Yakutsk, the capital of Yakutia or the Sakha Republic, in Russia, is regarded as the coldest city on Earth. Just like the rest of Russia, the Muslim community constitutes an important part of the inhabitants of Yakutia. Nearly 2% of the population of Yakutia is Muslim and a study from 2019 shows that the Muslim population in Arctic Russia, including Yakutia, is growing rapidly. In this article, we will go over how life is for the Muslims living in the Arctic regions of Russia, especially Yakutia.
To begin with, the fact that Yakutia is host to a small population, where everyone is more or less a newcomer. This allows the Muslim community to be able to integrate quickly into the dynamic and fast-evolving socioeconomic environment. However, it doesn’t mean that Muslims here don’t have to face anxieties from the city authorities or the locals regarding the display of Islamic symbols. In fact, Muslims have had to struggle to integrate themselves into the Yakutian environment. They had to formulate a way of being Muslim non-traditionally in long-secularized environments. This struggle is not finished yet.
For instance, there was serious opposition to the construction of mosques and the Muslims in Yakutia had to rely on Muslim investors and contributions to help fund the construction of Muslim prayer areas. The first mosque in Yakutsk, the capital of Yakutia, was erected in 1996. Over time, it expanded as the Muslim community in the country continued to aid the project for its expansion. In 2012, it became the world’s largest Arctic Mosque. Those Muslims who are not that well off, continue to make small donations and work for free to keep the mosque in shape. Today, the mosque receives up to 5,000 people during the main Islamic festivities, like Friday prayer or Eid prayer. There are various other mosques in Yakutia today, Alhumdulillah, as well as a prayer room in the more southerly city of Neryungri, that publishes the journal Islam v Iakutii (Islam in Yakutia).

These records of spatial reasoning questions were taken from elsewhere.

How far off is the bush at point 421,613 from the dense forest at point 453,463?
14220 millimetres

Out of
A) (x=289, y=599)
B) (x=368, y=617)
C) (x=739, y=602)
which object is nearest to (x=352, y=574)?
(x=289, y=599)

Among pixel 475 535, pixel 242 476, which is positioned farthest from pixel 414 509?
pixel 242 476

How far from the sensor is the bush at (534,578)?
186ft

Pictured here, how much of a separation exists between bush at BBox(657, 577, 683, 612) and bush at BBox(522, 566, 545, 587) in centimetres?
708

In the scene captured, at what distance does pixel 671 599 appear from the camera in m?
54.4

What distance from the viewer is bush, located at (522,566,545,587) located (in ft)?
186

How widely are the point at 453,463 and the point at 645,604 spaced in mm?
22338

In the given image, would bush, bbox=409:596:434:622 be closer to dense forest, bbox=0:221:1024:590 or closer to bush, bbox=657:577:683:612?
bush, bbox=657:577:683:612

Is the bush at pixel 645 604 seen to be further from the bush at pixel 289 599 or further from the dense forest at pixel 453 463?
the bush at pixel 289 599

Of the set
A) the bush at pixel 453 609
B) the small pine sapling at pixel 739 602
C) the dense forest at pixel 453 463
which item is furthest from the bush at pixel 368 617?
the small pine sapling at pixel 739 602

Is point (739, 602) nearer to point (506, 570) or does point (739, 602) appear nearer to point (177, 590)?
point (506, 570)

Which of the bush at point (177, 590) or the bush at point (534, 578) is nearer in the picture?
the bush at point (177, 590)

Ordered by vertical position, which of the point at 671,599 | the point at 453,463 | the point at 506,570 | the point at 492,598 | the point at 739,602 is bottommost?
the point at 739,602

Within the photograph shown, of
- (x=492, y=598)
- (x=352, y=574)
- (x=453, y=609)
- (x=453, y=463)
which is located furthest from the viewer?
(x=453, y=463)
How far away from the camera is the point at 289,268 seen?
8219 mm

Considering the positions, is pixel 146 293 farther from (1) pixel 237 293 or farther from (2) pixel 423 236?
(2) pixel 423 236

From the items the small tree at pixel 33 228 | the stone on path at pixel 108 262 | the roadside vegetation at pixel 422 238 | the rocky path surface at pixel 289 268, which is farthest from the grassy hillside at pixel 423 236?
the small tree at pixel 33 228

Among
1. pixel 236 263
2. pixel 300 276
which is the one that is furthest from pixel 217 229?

Speaking of mosques in the Arctic regions of Russia, it is impossible not to mention Nord Kamal Mosque, the most northerly-situated mosque in the world. It is located in the city of Norilsk. Architecturally, this mosque is based on the Turkish style, having a minaret and a central dome. Although it’s a Sunni Mosque, it also welcomes Shias and hosts followers of other faiths on some occasions as well. There is a significant number of Muslims, living in Norilsk, who benefit from the presence of Nord Kamal Mosque. In fact, one-third of the population of Norilsk is Muslim. Besides the Russian Muslim converts, this includes the nationals of Azerbaijan, Tatarstan, Chechnya, and Central Asia, such as Kyrgyzstan, Kazakhstan, Uzbekistan, and Tajikistan.
Moving on, halal food in Arctic regions isn’t readily available either, due to their poor infrastructure and broken connectivity with the mainland. To tackle this problem, each mosque in the region is in touch with a Muslim businessman who imports wholesale halal meat from Moscow or Russia’s European cities and sells it individually to families by WhatsApp or through the mosque. As for the other halal products, required for daily use, such as toothpaste and oils, many mosques import them from Gulf countries and sell them to the local Muslim community. On an important note, there have been scandals of fake ‘halal’ food in Arctic regions, including Yakutia. There have also been doubts about certain other practices from a religious point of view. So, the local Muslim population is always searching for answers as to what is halal and what is not.
Moving forward, Muslims of the Arctic regions also encounter a unique kind of difficulty during the Holy month of Ramadan. These regions experience a couple of phenomena, one around the summer solstice and the other around the winter solstice. The former results in little or no darkness in any twenty-four-hour period while the latter causes little or no daylight. Therefore, the traditional method of identifying the fasting period by means of the sunlight intensity cannot be used. So, during these times, Muslims in the Arctic regions have to adapt to one of the three solutions, advised by religious authorities, to determine the proper fasting period. Firstly, if there are major practical or health obstacles to their fasting in the prescribed month, they may replace the fasting days of Ramadan with substitute days at another time of the year. Secondly, they may follow the timings of the nearest Muslim community which does not face the midnight sun problem. Thirdly, they may follow the timings of the holy city of Mecca. Still, Muslims in Arctic regions choose to adhere to local time and fast during the period of extended daylight.
Proceeding ahead, another way that the migrant Muslims in the Arctic regions of Russia is that they face the issue of integrating their religion into their newly acquired Arctic identity. This identity crisis, in turn, makes it hard for them to adjust to their new surroundings and thrive.
Anyhow, as the Muslim population continues to grow in Yakutia, and its surrounding Arctic regions, the upcoming generation is able to settle well into the Russian norms, and integrate their Muslim identity with that of their homeland. The fact that Yakutia and the other Arctic regions are remote from the mainland, and more importantly, the rest of the Muslim Ummah, has empowered the local Muslim community to modify their lives and Islamic practices according to different contexts.
May Allah makes the lives of our Muslim brothers and sisters in Yakutia, as well as all the other Arctic regions of the world, easy. Ameen!